We need to pour energy into legally and materially defending public libraries who stand up to dangerous fascist organizers to protect their communities. NOT pour energy into spinning our wheels talking about "slippery slope" hypotheticals. We don’t need to talk about hypotheticals- we need to talk about the material reality of librarians being rendered powerless to protect their communities & communities being traumatized by homicidal fascists. This isn’t a debate about Intellectual Freedom in the abstract this is the decision between supporting public librarians or hanging them out to dry when Nazis come to town. We are talking about the direction of our field as a whole, whether or not we will collectively stand in solidarity with individual libraries who take a stand.

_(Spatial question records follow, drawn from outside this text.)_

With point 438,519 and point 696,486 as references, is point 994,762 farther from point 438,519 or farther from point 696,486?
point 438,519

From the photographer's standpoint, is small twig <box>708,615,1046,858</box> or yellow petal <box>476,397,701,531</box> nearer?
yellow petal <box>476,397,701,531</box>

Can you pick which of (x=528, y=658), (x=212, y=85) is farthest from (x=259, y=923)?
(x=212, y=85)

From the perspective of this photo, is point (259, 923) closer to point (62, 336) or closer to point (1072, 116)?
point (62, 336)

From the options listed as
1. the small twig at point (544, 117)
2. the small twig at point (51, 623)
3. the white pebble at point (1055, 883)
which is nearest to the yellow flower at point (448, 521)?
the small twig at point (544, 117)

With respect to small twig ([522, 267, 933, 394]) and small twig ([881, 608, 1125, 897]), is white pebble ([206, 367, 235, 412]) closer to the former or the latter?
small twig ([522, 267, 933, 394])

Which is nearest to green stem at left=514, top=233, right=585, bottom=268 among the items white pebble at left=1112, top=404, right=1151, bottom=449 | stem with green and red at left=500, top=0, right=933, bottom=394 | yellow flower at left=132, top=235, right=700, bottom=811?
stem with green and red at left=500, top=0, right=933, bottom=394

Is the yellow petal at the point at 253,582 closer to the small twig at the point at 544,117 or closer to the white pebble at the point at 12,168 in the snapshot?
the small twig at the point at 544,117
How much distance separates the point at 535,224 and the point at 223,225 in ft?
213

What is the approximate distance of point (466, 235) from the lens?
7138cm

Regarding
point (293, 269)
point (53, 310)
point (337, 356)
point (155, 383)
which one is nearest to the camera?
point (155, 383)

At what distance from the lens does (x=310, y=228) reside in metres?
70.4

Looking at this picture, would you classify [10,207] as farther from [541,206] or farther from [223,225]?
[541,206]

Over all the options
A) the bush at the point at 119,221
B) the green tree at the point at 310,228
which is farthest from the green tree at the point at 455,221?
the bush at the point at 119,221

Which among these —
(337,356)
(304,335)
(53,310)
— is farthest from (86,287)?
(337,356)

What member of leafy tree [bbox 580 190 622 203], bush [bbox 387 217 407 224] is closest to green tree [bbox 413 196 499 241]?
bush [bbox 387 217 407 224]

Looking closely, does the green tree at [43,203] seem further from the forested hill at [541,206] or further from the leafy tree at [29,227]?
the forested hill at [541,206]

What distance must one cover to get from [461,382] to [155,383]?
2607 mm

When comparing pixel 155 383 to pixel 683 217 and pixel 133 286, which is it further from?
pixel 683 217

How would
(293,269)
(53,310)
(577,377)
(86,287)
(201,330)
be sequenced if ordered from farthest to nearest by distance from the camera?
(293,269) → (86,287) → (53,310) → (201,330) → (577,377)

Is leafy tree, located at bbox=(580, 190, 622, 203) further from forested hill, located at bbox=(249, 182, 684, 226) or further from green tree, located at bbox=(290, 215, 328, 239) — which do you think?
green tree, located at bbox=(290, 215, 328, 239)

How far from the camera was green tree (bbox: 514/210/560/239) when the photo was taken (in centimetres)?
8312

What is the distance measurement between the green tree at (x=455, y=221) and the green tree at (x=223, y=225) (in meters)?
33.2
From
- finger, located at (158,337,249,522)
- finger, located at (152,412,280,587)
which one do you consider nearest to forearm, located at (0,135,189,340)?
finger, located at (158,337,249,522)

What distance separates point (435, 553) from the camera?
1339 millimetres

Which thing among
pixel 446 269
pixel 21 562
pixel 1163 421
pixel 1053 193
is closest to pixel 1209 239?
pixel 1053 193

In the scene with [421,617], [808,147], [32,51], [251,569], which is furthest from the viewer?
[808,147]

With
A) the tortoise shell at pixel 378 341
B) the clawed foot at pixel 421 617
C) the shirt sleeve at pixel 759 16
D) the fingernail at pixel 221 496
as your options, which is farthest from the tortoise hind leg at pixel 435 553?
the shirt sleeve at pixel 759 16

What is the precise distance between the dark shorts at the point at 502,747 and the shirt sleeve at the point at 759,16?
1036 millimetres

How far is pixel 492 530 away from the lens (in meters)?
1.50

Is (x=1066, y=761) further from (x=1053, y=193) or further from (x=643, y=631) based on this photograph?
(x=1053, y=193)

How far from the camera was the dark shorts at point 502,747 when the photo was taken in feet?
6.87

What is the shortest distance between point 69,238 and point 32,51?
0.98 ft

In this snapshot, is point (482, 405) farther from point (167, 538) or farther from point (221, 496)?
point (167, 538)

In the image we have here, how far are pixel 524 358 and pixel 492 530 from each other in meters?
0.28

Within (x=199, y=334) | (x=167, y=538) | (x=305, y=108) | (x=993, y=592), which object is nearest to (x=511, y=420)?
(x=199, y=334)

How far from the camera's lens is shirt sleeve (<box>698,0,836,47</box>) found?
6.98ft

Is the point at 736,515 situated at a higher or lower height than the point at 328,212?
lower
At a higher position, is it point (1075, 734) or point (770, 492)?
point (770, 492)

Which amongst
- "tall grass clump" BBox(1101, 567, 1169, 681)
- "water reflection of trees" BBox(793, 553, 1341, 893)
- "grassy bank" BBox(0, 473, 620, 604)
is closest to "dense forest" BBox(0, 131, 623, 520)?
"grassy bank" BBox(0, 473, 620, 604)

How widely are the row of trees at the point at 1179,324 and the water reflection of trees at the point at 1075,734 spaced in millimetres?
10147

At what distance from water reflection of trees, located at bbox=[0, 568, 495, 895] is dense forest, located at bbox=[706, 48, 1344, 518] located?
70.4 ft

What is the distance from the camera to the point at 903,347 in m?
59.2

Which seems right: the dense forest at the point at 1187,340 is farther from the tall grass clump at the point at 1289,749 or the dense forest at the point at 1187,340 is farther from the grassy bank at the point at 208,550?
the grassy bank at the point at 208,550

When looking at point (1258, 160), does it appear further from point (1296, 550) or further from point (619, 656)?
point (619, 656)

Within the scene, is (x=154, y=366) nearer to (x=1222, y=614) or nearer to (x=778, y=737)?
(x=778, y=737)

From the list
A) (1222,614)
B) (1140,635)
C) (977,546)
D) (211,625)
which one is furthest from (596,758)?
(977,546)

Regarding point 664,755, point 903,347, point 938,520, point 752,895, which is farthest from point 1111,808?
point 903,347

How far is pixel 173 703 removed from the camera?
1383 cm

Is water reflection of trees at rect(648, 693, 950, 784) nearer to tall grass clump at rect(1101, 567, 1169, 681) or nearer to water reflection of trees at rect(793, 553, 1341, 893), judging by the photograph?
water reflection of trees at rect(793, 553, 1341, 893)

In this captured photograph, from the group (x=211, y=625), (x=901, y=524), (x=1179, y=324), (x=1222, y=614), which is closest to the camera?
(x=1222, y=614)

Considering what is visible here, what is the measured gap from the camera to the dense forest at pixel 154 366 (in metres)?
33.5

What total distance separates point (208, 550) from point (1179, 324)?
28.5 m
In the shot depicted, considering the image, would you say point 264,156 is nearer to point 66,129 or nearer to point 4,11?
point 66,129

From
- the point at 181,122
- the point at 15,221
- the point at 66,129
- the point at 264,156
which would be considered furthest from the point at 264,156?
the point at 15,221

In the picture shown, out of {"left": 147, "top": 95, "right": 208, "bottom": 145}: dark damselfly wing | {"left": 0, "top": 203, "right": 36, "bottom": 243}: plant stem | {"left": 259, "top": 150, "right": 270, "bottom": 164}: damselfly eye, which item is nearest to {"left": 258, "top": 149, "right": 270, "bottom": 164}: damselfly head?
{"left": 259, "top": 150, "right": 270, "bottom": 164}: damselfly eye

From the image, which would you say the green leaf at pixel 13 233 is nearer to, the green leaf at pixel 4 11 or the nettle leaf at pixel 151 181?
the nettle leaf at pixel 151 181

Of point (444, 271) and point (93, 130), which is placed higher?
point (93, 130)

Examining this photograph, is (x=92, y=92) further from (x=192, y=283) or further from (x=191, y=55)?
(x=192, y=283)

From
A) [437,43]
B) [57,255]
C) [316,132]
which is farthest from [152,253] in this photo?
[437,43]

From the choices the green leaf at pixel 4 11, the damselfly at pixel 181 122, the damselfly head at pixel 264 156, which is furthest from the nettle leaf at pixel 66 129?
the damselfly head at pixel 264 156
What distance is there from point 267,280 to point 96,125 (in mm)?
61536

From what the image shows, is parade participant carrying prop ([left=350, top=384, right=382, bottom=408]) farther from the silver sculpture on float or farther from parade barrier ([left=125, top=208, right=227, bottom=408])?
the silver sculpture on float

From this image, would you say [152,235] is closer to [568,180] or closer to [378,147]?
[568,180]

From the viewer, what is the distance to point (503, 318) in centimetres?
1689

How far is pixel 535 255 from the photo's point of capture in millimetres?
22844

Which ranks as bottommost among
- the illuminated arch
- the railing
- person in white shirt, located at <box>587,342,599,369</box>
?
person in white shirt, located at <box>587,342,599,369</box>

Do we support librarians and communities who fight even in the face of a legal system who won’t consider a fascist “extremely dangerous” until he threatens to kill a judge (after decades of explicitly of threatening to kill Black & Jewish people)? Or do we abandon them? That is the question antiracist librarians are asking of ALA. That is the question that will be answered in the new revision of the meeting room interpretation.

It is scary to think this could happen again, just 16 years later. Have you checked your library's meeting room policy? Now is the time to evaluate it and see if you can make your library safer, before someone makes a request. (You can visit Safer Library Spaces for examples of how you can do this.) Let's learn from history instead of watching it repeat itself.